Sorry, sent too soon…

Sent from my iPhone

On Oct 16, 2015, at 18:39, Andrew Barnert via Python-ideas <python-ideas@python.org> wrote:

On Oct 16, 2015, at 03:36, Ian Foote <ian@feete.org> wrote:

I recently wanted to use an OrderedCounter and an OrderedDefaultDict. After a bit of googling I discovered that OrderedCounter is quite easy to implement:

This is already in the docs for OrderedDict, so it shouldn't have taken any googling.
from collections import Counter, OrderedDict

class OrderedCounter(Counter, OrderedDict):
     'Counter that remembers the order elements are first seen'
     def __repr__(self):
         return '%s(%r)' % (self.__class__.__name__,
                            OrderedDict(self))
     def __reduce__(self):
         return self.__class__, (OrderedDict(self),)

from https://rhettinger.wordpress.com/2011/05/26/super-considered-super/

Unfortunately an OrderedDefaultDict did not seem so easy. I did find http://stackoverflow.com/questions/6190331/can-i-do-an-ordered-default-dict-in-python which suggests:

Most of the trickiness here is handling None as a factory, which is only useful for subclasses that implement a custom __missing__

… or that requires two-stage initialization, where it can initialize the base with None and then assign the factory later. Still not all that common, but it is a separate reason for the extra complexity besides a custom __missing__ that doesn't need the factory.

To make something that works like you'd expect except for that part is a lot simpler.

Off the top of my head (untested, since I'm on my phone):

class DefaultOrderedDict(OrderedDict):
    def __init__(self, default_factory, *a, **kw):
        super().__init__(*a, **kw)
        self.default_factory = default_factory
    def __getitem__(self, key):
        try:
            return super().__getitem__(key)
        except KeyError:
            return self.__missing__(key)
    def __missing__(self, key):
        self[key] = value = self.default_factory()
        return value
    def __repr__(self):
        return '{}({}, {})'.format(type(self).__name__, self.default_factory, dict.__repr__(self))

In fact, if you aren't worried about subclassing, or about being able to directly call or pass around a bound__missing__, you can make this even simpler.

I may be wrong about this being picklable/copyable without any extra help; if so, it still doesn't need the whole complicated "treat a None factory as if it doesn't exist" part.

Also, I think the SO recipe works in Python 2.4+, or whichever first added OrderedDict, while this requires 3.1 (although it should be obvious how to backport it, make sure that OrderedDict isn't an old-style class…).

Anyway, other than those issues, it seems pretty obvious, and I don't think there's any part of that functionality that's easy to get wrong. Handling a None factory in __missing__ and pickle/copy is easy to get wrong, but if you aren't going to subclass this and therefore aren't going to try to build that part, you're not going to build it wrong.
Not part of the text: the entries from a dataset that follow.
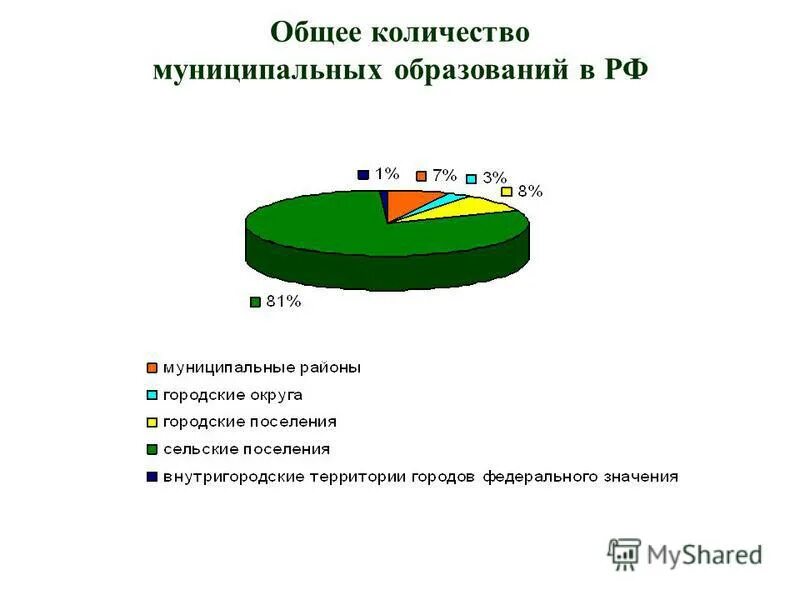 Общее количество муниципальных образований в РФ

1%
7%
3%
8%
81%

муниципальные районы
городские округа
городские поселения
сельские поселения
внутригородские территории городов федерального значения

MyShared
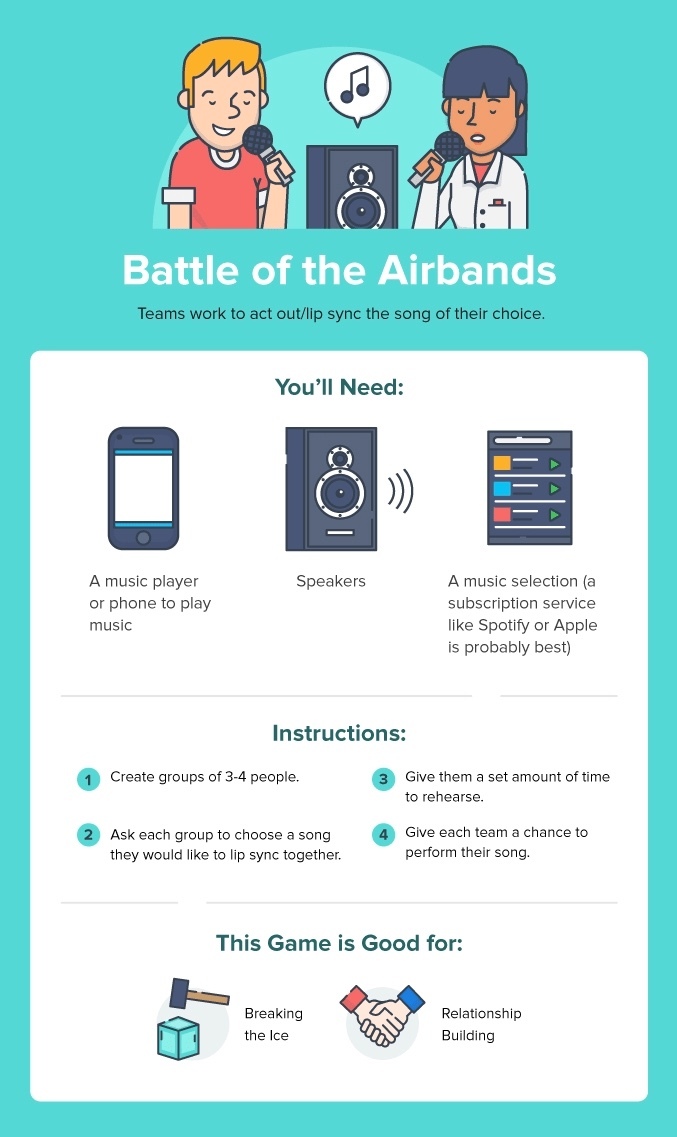 Battle of the Airbands

Teams work to act out/lip sync the song of their choice.

You'll Need:

A music player or phone to play music

Speakers

A music selection (a subscription service like Spotify or Apple is probably best)

Instructions:

1 Create groups of 3-4 people.

2 Ask each group to choose a song they would like to lip sync together.

3 Give them a set amount of time to rehearse.

4 Give each team a chance to perform their song.

This Game is Good for:

Breaking the Ice

Relationship Building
And I'm not sure a docs recipe that's mostly code that's unnecessary for most uses, hiding the important and simple part, would be a great idea.
from collections import OrderedDict, Callable

class DefaultOrderedDict(OrderedDict):
    # Source: http://stackoverflow.com/a/6190500/562769
    def __init__(self, default_factory=None, *a, **kw):
        if (default_factory is not None and
           not isinstance(default_factory, Callable)):
            raise TypeError('first argument must be callable')
        OrderedDict.__init__(self, *a, **kw)
        self.default_factory = default_factory

    def __getitem__(self, key):
        try:
            return OrderedDict.__getitem__(self, key)
        except KeyError:
            return self.__missing__(key)

    def __missing__(self, key):
        if self.default_factory is None:
            raise KeyError(key)
        self[key] = value = self.default_factory()
        return value

    def __reduce__(self):
        if self.default_factory is None:
            args = tuple()
        else:
            args = self.default_factory,
        return type(self), args, None, None, self.items()

    def copy(self):
        return self.__copy__()

    def __copy__(self):
        return type(self)(self.default_factory, self)

    def __deepcopy__(self, memo):
        import copy
        return type(self)(self.default_factory,
                          copy.deepcopy(self.items()))

    def __repr__(self):
        return 'OrderedDefaultDict(%s, %s)' % (self.default_factory,
                                               OrderedDict.__repr__(self))

This seems to me both easy to get wrong and hard to discover. It also risks getting out of sync with updates to collections.
I'm wondering if this is sufficient justification to add OrderedCounter and OrderedDict to collections, either directly or as recipes.

Since one of them is already a recipe and the other one would probably not be useful as one, I don't think that's a great idea.

Adding OrderedDefaultDict to the module itself might be useful. Or, alternatively, put it in PyPI or ActiveState and add a link to it from the docs? (I'm pretty sure there are already implementations in both places, actually. Also, it would be nice to be able to point at a third-party implementation that works in 2.6+/3.2+ or whatever even if it only appears in the 3.6 docs.)